Last Friday I had a great conversation with the CEO of a technology transfer organization in Singapore who was telling me how several countries are still looking at Singapore as a great example for its accomplishments.
We discussed about how it may be difficulty to replicate Singapore’s success in larger jurisdictions, with more decentralized governance or multi-tier government organization, and what were the unique factors that contributed to its success. Where I felt Singapore has been really unique is in the level of trust it gave (and keeps giving) to government employees.

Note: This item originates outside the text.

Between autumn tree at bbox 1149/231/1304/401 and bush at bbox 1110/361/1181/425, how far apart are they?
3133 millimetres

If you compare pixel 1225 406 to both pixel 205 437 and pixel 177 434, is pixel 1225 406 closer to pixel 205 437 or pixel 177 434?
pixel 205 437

Apparently, one of the reasons why Singapore had to develop several customized systems as part of its e-government program was the lack of vendor offering. The country has always pushed the boundaries of what is possible with technology, challenging vendors with problems they had never faced before (good examples in the area of procurement and logistics). Government employees, most of which were already IT-savvy well before the growth of the Internet in the nineties, have been a driving force in helping use technology to solve these problems. This led to the birth of Singaporean own service providers (such as Crimson Logic), which are now quite successful abroad too.
In how many countries do governments trust their own employees and value their contribution to change and innovation? In my own country, for one, government employees are often criticized by their own ministers for not being sufficiently productive. When I was a civil servant at the European Commission and was fortunate enough to work with lots of very bright colleagues, our hierarchy would listen to vendors and consultants rather than us due to a combination of distrust and misplaced fear of lack of transparency.
This leads me to one of the greatest risks of government 2.0 and open government in particular. Celebrating transparency often comes hand in hand with encouraging external stakeholders to prove solutions to government problems. Some folks call this “tapping into the ingenuity of citizens”, which almost sounds like “as opposed to the inflexibility or malice of employees”. Idea contests, barcamps, e-participation events, but also singing the praise of outsourcing or cloudsourcing, all sound like targeting public servants for having been doing what they are supposed to do, i.e. running the machinery of government. While I am sure this is not what the gov 2.0 proponents imply, most of this openness and externalization really comes across as a declaration of distrust in the ability of civil servants to do their job.
However, as one of the secret sauces of Singapore’s success is trusting its own employees, so almost all gov 2.0 success stories in the Western world share the same ingredient, i.e. they come from the intuition and the willingness to innovate of people who work in government.
How can government 2.0 move from conferences and political talkshops to real and sustainable value creation? The sooner senior political leaders, activists and consultants stop referring to it as something that allows citizen to take government into their own hands, the better. Government 2.0 is a tool for professional civil servants to do their job even better.